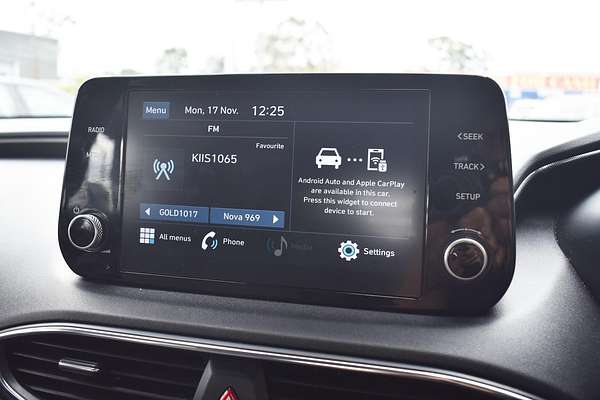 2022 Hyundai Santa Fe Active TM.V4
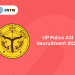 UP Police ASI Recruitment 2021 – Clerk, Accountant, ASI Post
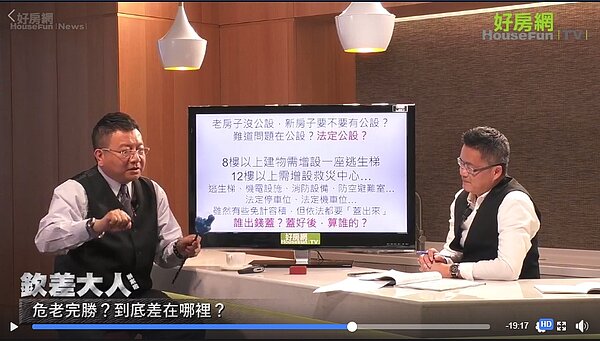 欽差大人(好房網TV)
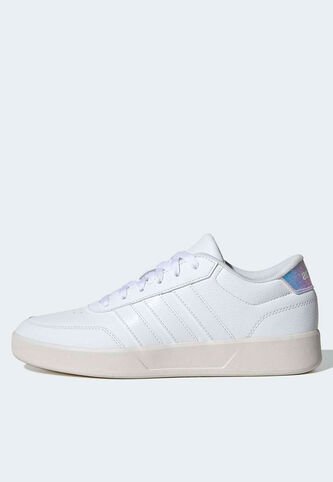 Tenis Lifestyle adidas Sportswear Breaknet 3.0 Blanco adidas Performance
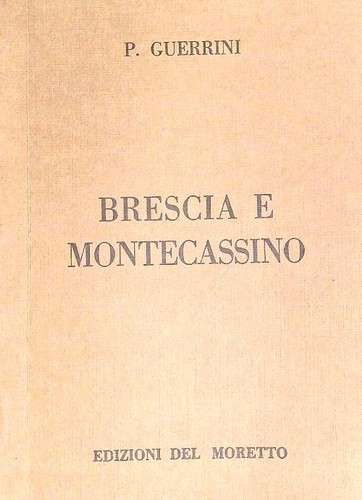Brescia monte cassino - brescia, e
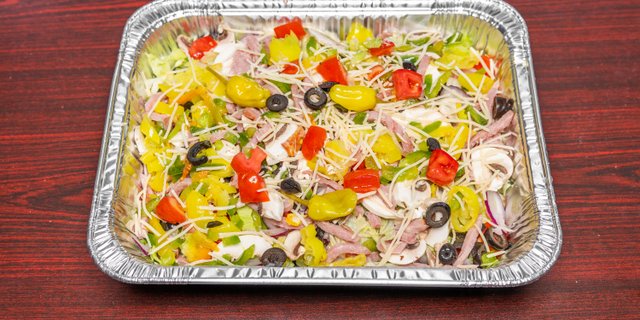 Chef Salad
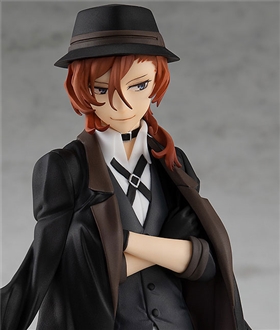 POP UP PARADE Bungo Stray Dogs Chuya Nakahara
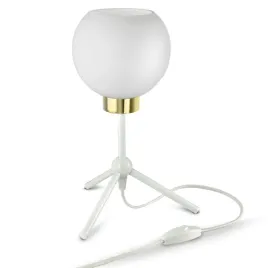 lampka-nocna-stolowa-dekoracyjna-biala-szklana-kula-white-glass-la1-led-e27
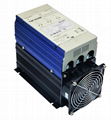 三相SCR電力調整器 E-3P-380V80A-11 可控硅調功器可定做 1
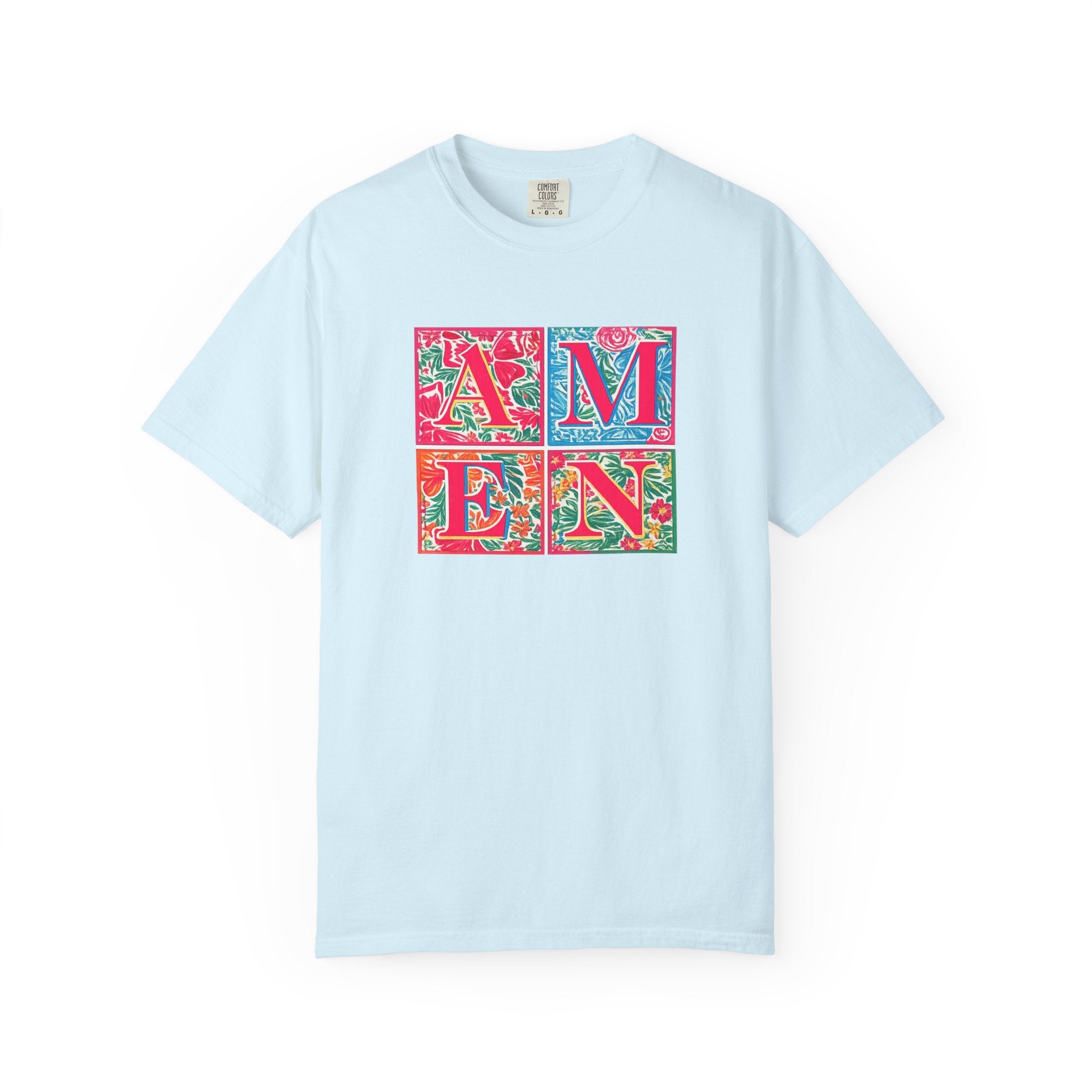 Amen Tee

- **What you have to do**
Copy exactly the lines from the line that has "欽差大人(好房網TV)" through the last line of the entries above, inclusive, and no others. Pictures do not go in the copy.

- **Task output**
 欽差大人(好房網TV)
 Tenis Lifestyle adidas Sportswear Breaknet 3.0 Blanco adidas Performance
Brescia monte cassino - brescia, e
 Chef Salad
 POP UP PARADE Bungo Stray Dogs Chuya Nakahara
 lampka-nocna-stolowa-dekoracyjna-biala-szklana-kula-white-glass-la1-led-e27
 三相SCR電力調整器 E-3P-380V80A-11 可控硅調功器可定做 1
 Amen Tee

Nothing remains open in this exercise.